Sukses

Kejagung Periksa Tim Evaluasi Tender Krakatau Steel Terkait Korupsi Proyek Pabrik

Adapun saksi yang diperiksa antara lain, Josa Adnan selaku Anggota Tim Evaluasi Proses Tender Blast Furnace dan Aditya Chandra Wirawan selaku VP Accounting PT Krakatau Steel.
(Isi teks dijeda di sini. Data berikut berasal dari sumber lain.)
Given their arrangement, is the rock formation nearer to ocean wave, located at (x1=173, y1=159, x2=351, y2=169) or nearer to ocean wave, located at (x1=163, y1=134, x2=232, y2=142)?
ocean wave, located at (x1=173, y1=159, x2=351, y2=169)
Liputan6.com, Jakarta - Kejaksaan Agung (Kejagung) kembali melakukan pemeriksaan terhadap sejumlah saksi atas kasus dugaan tindak pidana korupsi pada proyek pembangunan pabrik Blast Furnace oleh PT Krakatau Steel pada 2011.

"Pemeriksaan saksi dilakukan untuk memperkuat pembuktian dan untuk melengkapi pemberkasan dalam perkara dugaan tindak pidana korupsi pada proyek pembangunan pabrik Blast Furnace oleh PT Krakatau Steel pada tahun 2011," tutur Kapuspenkum Kejagung, Ketut Sumedana dalam keterangannya, Senin (28/3/2022).

Adapun saksi yang diperiksa antara lain, Josa Adnan selaku Anggota Tim Evaluasi Proses Tender Blast Furnace dan Aditya Chandra Wirawan selaku VP Accounting PT Krakatau Steel.

"Diperiksa terkait dugaan tindak pidana korupsi pada proyek pembangunan pabrik Blast Furnace oleh PT Krakatau Steel pada tahun 2011," kata Ketut.

Sebelumnya dalam konferensi pers pada Kamis (24/2/2022) lalu, Jaksa Agung ST Burhanuddin menyampaikan pada awalnya proyek pembangunan pabrik Blast Furnace (BFC) tersebut dilaksanakan oleh Konsorsium MCC CERI (asal China) dan PT Krakatau Engineering sesuai hasil lelang tanggal 31 Maret 2011 dengan nilai kontrak setelah mengalami perubahan adalah Rp 6,92 triliun.

2 dari 2 halaman

Pemenang Lelang Rp 5,3 T

Kontrak tersebut telah dibayarkan ke pihak pemenang lelang senilai Rp 5,3 triliun, namun demikian pekerjaan kemudian dihentikan pada tanggal 19 Desember 2019. Padahal, pekerjaan belum 100 persen dan setelah dilakukan uji coba operasi biaya produksi lebih besar dari harga baja di pasar.

Selain itu, pekerjaan sampai saat ini belum diserahterimakan dengan kondisi tidak dapat beroperasi lagi. PT Krakatau Steel membangun Pabrik Blast Furnace (BFC) dengan menggunakan bahan bakar batubara agar biaya produksi lebih murah.

Pembangunan proyek tersebut menggunakan bahan bakar gas sehingga memerlukan biaya yang lebih mahal. Menurut Supardi, pabrik peleburan tersebut tidak bisa dioperasikan, karena akan mengeluarkan biaya tinggi.

"Tidak bisa beroperasi, kalau dipakai high cost tidak bisa bersaing," ujar Supardi.